### To do
Render each line of the items below as a JSON list of strings, with one string per line and blank lines omitted.

### Records for this exercise
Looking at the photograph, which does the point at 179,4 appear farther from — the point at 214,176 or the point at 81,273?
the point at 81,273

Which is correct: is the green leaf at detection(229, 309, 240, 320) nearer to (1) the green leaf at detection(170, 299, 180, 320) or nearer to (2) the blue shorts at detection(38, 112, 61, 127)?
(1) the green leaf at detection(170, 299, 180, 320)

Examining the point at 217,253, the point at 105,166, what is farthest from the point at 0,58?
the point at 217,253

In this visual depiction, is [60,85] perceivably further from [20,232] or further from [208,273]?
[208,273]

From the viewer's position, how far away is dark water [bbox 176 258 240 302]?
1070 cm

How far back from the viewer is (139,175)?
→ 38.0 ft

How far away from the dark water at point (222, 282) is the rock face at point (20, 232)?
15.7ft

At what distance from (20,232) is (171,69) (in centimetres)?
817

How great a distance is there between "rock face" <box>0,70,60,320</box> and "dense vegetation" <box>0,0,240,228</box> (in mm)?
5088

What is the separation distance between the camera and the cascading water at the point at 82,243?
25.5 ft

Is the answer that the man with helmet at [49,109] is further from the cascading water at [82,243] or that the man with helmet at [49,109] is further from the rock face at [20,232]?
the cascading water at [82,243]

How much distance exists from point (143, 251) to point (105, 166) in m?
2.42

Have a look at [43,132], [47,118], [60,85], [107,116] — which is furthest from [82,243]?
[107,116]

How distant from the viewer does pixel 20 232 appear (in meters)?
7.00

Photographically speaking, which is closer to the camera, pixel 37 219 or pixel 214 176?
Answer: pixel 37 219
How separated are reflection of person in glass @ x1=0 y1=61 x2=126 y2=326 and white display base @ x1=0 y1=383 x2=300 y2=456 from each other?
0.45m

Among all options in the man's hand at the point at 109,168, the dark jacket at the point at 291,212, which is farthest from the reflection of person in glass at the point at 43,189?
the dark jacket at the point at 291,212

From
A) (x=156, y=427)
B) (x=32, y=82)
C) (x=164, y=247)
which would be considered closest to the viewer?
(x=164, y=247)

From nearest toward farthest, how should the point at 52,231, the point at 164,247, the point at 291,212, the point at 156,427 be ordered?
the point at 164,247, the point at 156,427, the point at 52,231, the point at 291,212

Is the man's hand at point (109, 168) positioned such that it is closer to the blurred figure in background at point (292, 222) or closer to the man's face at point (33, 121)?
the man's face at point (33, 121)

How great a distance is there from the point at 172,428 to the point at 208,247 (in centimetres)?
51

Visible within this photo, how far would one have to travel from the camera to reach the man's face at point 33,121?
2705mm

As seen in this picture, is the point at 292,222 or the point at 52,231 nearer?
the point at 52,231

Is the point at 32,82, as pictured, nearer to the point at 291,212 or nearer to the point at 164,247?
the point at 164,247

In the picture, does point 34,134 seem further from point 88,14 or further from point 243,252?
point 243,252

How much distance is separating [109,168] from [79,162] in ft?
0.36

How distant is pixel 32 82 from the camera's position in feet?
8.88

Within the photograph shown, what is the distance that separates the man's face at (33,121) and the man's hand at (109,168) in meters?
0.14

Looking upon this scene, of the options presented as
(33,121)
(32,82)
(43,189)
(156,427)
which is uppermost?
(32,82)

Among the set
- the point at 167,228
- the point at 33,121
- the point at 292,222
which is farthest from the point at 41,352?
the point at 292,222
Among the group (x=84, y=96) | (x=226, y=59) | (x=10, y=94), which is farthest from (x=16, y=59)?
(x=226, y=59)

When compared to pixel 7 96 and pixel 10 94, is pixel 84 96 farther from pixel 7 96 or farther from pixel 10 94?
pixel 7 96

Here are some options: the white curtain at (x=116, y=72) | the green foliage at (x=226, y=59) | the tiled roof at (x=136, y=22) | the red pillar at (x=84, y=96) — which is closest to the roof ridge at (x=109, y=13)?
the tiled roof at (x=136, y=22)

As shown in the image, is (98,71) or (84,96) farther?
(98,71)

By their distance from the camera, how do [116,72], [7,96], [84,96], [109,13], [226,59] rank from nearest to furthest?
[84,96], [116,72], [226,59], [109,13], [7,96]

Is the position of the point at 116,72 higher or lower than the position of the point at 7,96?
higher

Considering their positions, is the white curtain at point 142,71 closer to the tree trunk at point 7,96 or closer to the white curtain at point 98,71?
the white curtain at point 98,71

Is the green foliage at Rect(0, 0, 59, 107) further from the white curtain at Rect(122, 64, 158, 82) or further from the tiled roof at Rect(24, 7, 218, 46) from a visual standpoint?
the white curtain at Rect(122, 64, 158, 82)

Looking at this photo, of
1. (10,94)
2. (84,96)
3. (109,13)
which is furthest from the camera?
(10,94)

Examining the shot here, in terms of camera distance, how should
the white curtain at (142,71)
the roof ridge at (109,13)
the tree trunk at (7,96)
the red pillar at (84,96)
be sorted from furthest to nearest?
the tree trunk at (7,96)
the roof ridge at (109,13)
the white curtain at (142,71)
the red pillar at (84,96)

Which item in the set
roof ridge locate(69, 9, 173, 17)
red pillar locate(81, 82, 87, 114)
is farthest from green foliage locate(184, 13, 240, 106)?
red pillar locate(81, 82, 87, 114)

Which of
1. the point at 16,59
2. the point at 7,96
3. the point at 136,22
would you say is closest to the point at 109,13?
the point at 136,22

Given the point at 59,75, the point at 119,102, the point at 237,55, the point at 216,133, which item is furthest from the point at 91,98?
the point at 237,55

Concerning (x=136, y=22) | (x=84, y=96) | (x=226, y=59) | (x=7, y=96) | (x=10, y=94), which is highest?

### Expected output
[
  "Looking at the photograph, which does the point at 179,4 appear farther from — the point at 214,176 or the point at 81,273?",
  "the point at 81,273",
  "Which is correct: is the green leaf at detection(229, 309, 240, 320) nearer to (1) the green leaf at detection(170, 299, 180, 320) or nearer to (2) the blue shorts at detection(38, 112, 61, 127)?",
  "(1) the green leaf at detection(170, 299, 180, 320)",
  "Examining the point at 217,253, the point at 105,166, what is farthest from the point at 0,58?",
  "the point at 217,253",
  "In this visual depiction, is [60,85] perceivably further from [20,232] or further from [208,273]?",
  "[208,273]",
  "From the viewer's position, how far away is dark water [bbox 176 258 240 302]?",
  "1070 cm",
  "How far back from the viewer is (139,175)?",
  "→ 38.0 ft",
  "How far away from the dark water at point (222, 282) is the rock face at point (20, 232)?",
  "15.7ft",
  "At what distance from (20,232) is (171,69) (in centimetres)?",
  "817",
  "How great a distance is there between \"rock face\" <box>0,70,60,320</box> and \"dense vegetation\" <box>0,0,240,228</box> (in mm)?",
  "5088",
  "What is the separation distance between the camera and the cascading water at the point at 82,243?",
  "25.5 ft",
  "Is the answer that the man with helmet at [49,109] is further from the cascading water at [82,243] or that the man with helmet at [49,109] is further from the rock face at [20,232]?",
  "the cascading water at [82,243]",
  "How much distance exists from point (143, 251) to point (105, 166) in m?",
  "2.42",
  "Have a look at [43,132], [47,118], [60,85], [107,116] — which is furthest from [82,243]?",
  "[107,116]",
  "How distant from the viewer does pixel 20 232 appear (in meters)?",
  "7.00",
  "Photographically speaking, which is closer to the camera, pixel 37 219 or pixel 214 176?",
  "Answer: pixel 37 219",
  "How separated are reflection of person in glass @ x1=0 y1=61 x2=126 y2=326 and white display base @ x1=0 y1=383 x2=300 y2=456 from each other?",
  "0.45m",
  "Among all options in the man's hand at the point at 109,168, the dark jacket at the point at 291,212, which is farthest from the reflection of person in glass at the point at 43,189?",
  "the dark jacket at the point at 291,212",
  "From",
  "A) (x=156, y=427)",
  "B) (x=32, y=82)",
  "C) (x=164, y=247)",
  "which would be considered closest to the viewer?",
  "(x=164, y=247)",
  "From nearest toward farthest, how should the point at 52,231, the point at 164,247, the point at 291,212, the point at 156,427 be ordered?",
  "the point at 164,247, the point at 156,427, the point at 52,231, the point at 291,212",
  "Is the man's hand at point (109, 168) positioned such that it is closer to the blurred figure in background at point (292, 222) or closer to the man's face at point (33, 121)?",
  "the man's face at point (33, 121)",
  "How great a distance is there from the point at 172,428 to the point at 208,247 (in centimetres)?",
  "51",
  "Visible within this photo, how far would one have to travel from the camera to reach the man's face at point 33,121?",
  "2705mm",
  "As seen in this picture, is the point at 292,222 or the point at 52,231 nearer?",
  "the point at 52,231",
  "Is the point at 32,82, as pictured, nearer to the point at 291,212 or nearer to the point at 164,247?",
  "the point at 164,247",
  "In the picture, does point 34,134 seem further from point 88,14 or further from point 243,252?",
  "point 243,252",
  "How much distance is separating [109,168] from [79,162] in ft?",
  "0.36",
  "How distant is pixel 32 82 from the camera's position in feet?",
  "8.88",
  "Within the photograph shown, what is the distance that separates the man's face at (33,121) and the man's hand at (109,168) in meters?",
  "0.14",
  "Looking upon this scene, of the options presented as",
  "(33,121)",
  "(32,82)",
  "(43,189)",
  "(156,427)",
  "which is uppermost?",
  "(32,82)",
  "Among the set",
  "- the point at 167,228",
  "- the point at 33,121",
  "- the point at 292,222",
  "which is farthest from the point at 41,352?",
  "the point at 292,222",
  "Among the group (x=84, y=96) | (x=226, y=59) | (x=10, y=94), which is farthest from (x=16, y=59)?",
  "(x=226, y=59)",
  "When compared to pixel 7 96 and pixel 10 94, is pixel 84 96 farther from pixel 7 96 or farther from pixel 10 94?",
  "pixel 7 96",
  "Here are some options: the white curtain at (x=116, y=72) | the green foliage at (x=226, y=59) | the tiled roof at (x=136, y=22) | the red pillar at (x=84, y=96) — which is closest to the roof ridge at (x=109, y=13)?",
  "the tiled roof at (x=136, y=22)",
  "As shown in the image, is (98,71) or (84,96) farther?",
  "(98,71)",
  "By their distance from the camera, how do [116,72], [7,96], [84,96], [109,13], [226,59] rank from nearest to furthest?",
  "[84,96], [116,72], [226,59], [109,13], [7,96]",
  "Is the position of the point at 116,72 higher or lower than the position of the point at 7,96?",
  "higher",
  "Considering their positions, is the white curtain at point 142,71 closer to the tree trunk at point 7,96 or closer to the white curtain at point 98,71?",
  "the white curtain at point 98,71",
  "Is the green foliage at Rect(0, 0, 59, 107) further from the white curtain at Rect(122, 64, 158, 82) or further from the tiled roof at Rect(24, 7, 218, 46) from a visual standpoint?",
  "the white curtain at Rect(122, 64, 158, 82)",
  "Looking at this photo, of",
  "1. (10,94)",
  "2. (84,96)",
  "3. (109,13)",
  "which is furthest from the camera?",
  "(10,94)",
  "Examining the shot here, in terms of camera distance, how should",
  "the white curtain at (142,71)",
  "the roof ridge at (109,13)",
  "the tree trunk at (7,96)",
  "the red pillar at (84,96)",
  "be sorted from furthest to nearest?",
  "the tree trunk at (7,96)",
  "the roof ridge at (109,13)",
  "the white curtain at (142,71)",
  "the red pillar at (84,96)",
  "Which item in the set",
  "roof ridge locate(69, 9, 173, 17)",
  "red pillar locate(81, 82, 87, 114)",
  "is farthest from green foliage locate(184, 13, 240, 106)?",
  "red pillar locate(81, 82, 87, 114)",
  "Which of",
  "1. the point at 16,59",
  "2. the point at 7,96",
  "3. the point at 136,22",
  "would you say is closest to the point at 109,13?",
  "the point at 136,22",
  "Given the point at 59,75, the point at 119,102, the point at 237,55, the point at 216,133, which item is furthest from the point at 91,98?",
  "the point at 237,55",
  "Concerning (x=136, y=22) | (x=84, y=96) | (x=226, y=59) | (x=7, y=96) | (x=10, y=94), which is highest?"
]